A good example is the use of gene profiling using microarrays--chips of glass arrayed with gene fragments--to find genes that indicate susceptibility to various diseases such as Parkinson's. In some of these studies, thousands of possible associations are examined. Ioannidis analyzed the seven largest microarray studies on disease susceptibility and found that five performed no better than flipping a coin. "Genetic risk factors for complex diseases should be assessed cautiously and, if possible, using large-scale evidence," he concludes.

Another example is proteomics, which is sometimes used to search for relationships between subtle changes in blood proteins and disease. It could help diagnose cancer at an early stage. But so far researchers have succeeded in replicating very few of the published associations.

A large percentage of invalid studies can be chalked up to the nature of science. It is inevitable that some research, especially small trials done primarily to test hypotheses, will be proven wrong with subsequent work.

But some of the problems may result from a less than ideal system of peer review. Are there some faulty studies that would not have been published in the first place with a better system? This is a question that journal editors in medicine and other scientific fields have been grappling with at a Sept. 16-18 meeting in Chicago sponsored by JAMA and the British Medical Journal. Problems with peer review are relevant to the scrutiny that government agencies, such as the Food & Drug Administration, give research submitted in support of drug approval, for example. The drawbacks Ioannidis identified probably exist in the physical sciences as well as in medicine, though perhaps to a lesser extent.

Currently, it is almost impossible to find out what happens in the vetting process because reviewers are unpaid, anonymous, and unaccountable. The reviews are kept confidential. No one, except perhaps the journal editor and the author, can know the parameters of the reviews--what questions were asked, what problems were found, what was left unaddressed. Reviews lack consistent standards and do not have to follow scientific procedures. The time spent on reviews and the expertise of reviewers can differ greatly. Generally, two or three reviews are done, and, if one recommends against publication, that advice is usually followed.

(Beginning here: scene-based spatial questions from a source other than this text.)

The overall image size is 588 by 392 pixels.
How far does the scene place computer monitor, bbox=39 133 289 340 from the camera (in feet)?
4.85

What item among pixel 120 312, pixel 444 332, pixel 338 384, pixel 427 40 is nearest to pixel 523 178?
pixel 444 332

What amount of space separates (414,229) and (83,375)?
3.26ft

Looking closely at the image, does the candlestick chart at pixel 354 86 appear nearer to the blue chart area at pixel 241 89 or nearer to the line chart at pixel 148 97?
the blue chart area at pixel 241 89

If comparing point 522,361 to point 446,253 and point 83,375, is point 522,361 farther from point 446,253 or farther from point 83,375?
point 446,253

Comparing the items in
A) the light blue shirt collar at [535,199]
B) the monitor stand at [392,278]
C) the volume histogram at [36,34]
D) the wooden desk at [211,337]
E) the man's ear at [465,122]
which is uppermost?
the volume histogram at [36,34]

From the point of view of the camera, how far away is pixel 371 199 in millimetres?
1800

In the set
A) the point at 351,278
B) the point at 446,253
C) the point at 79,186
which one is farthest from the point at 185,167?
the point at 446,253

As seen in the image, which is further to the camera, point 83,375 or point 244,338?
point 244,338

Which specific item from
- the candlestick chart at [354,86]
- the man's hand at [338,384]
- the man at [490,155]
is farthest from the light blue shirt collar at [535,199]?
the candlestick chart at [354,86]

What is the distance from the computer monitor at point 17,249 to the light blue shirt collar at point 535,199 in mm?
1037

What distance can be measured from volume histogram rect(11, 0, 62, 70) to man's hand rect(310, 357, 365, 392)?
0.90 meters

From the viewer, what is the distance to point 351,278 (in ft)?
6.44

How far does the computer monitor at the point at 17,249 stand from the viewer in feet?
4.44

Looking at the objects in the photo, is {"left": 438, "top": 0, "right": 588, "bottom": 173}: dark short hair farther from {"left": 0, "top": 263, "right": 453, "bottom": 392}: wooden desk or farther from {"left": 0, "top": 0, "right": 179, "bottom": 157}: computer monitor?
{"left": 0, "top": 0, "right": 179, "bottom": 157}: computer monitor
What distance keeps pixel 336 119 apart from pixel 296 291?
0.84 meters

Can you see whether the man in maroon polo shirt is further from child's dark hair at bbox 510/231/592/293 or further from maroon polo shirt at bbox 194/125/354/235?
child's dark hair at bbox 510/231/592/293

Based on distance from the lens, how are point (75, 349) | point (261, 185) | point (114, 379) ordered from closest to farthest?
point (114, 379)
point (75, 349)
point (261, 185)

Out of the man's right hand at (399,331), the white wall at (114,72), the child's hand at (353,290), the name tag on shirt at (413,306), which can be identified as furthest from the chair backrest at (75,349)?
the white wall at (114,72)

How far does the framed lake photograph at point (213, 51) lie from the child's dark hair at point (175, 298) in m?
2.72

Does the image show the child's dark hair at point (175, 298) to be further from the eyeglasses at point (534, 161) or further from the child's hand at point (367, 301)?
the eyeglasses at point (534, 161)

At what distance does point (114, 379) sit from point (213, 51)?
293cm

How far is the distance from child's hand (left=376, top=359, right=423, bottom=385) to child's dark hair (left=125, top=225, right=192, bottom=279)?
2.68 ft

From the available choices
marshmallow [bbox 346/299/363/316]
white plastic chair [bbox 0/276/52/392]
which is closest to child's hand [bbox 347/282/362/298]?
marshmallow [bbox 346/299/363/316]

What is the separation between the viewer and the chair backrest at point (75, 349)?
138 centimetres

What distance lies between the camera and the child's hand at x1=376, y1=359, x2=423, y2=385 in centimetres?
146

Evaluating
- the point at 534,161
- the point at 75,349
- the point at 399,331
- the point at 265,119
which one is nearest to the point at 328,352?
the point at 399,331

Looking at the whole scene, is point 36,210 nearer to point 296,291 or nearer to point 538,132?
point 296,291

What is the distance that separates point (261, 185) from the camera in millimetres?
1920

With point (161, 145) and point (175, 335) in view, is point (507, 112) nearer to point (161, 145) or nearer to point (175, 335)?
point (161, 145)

Some editors and professors say the current system is outmoded. Drummond Rennie, the deputy editor of JAMA, says it is hard to prove that the peer review process actually improves research. He would like to set up a trial of peer review against no peer review.

J. Scott Armstrong, a professor of marketing at the University of Pennsylvania's Wharton School who has written many scholarly articles on peer review, advocates setting up an entirely new system. The editors of the journal should make the initial decision about whether to publish, he says. A short version of the article should appear in the print edition and the details presented on the Web. Then the article could be continuously reviewed on the Web by its readers. At the same time, the authors could update the Web version in response to valid criticism.

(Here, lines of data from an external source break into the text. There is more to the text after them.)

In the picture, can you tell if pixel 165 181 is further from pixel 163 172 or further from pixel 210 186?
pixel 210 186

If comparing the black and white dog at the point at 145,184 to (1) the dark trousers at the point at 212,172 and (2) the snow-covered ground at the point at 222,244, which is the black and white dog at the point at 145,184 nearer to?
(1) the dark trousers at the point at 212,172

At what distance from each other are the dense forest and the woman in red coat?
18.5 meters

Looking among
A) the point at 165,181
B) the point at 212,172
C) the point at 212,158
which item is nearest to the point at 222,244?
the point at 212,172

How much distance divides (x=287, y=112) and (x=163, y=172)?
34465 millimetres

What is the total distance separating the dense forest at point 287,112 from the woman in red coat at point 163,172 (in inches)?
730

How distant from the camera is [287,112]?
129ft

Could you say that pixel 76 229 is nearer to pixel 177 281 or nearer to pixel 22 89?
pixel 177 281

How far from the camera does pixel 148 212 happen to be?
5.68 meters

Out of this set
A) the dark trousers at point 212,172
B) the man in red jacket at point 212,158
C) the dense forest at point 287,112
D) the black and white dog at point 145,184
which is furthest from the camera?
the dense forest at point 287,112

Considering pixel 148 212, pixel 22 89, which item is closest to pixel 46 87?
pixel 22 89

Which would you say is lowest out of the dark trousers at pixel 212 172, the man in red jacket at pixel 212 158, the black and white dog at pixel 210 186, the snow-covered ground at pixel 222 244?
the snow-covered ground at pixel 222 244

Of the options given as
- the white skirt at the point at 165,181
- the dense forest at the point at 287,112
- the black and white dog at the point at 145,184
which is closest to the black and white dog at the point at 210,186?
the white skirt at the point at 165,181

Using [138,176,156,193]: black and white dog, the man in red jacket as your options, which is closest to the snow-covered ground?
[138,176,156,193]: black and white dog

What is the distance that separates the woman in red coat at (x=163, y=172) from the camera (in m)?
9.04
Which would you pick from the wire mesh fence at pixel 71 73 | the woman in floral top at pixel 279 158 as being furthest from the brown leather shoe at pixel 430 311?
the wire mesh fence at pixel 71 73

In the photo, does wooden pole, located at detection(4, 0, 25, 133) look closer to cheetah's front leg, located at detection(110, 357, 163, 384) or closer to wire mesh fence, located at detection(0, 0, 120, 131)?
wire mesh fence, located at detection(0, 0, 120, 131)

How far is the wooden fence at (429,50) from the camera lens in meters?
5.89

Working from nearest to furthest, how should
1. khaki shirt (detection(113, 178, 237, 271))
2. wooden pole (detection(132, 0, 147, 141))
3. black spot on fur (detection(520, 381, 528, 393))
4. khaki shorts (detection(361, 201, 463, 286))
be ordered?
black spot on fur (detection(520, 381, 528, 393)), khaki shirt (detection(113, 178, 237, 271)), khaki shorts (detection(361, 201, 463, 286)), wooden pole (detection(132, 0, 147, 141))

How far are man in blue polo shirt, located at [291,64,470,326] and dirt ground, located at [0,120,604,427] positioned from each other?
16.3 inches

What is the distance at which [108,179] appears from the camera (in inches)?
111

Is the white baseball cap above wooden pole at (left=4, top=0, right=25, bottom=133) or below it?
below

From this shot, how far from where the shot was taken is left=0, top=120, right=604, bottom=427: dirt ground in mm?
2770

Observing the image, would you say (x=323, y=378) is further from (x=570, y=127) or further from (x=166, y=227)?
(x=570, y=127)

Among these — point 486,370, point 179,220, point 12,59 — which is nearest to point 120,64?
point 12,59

It may turn out that the conventional system of peer review is the best that can be devised. Like democracy, it may be highly fallible but difficult to replace. On the other hand, new technologies might enable a procedure that would avoid some of the current pitfalls. In my view, it is time to experiment with new systems of peer review to see how well they work. As a consequence, flawed research, such as the early Vioxx trials and many problematic gene and proteomics experiments, might be more quickly criticized and discredited.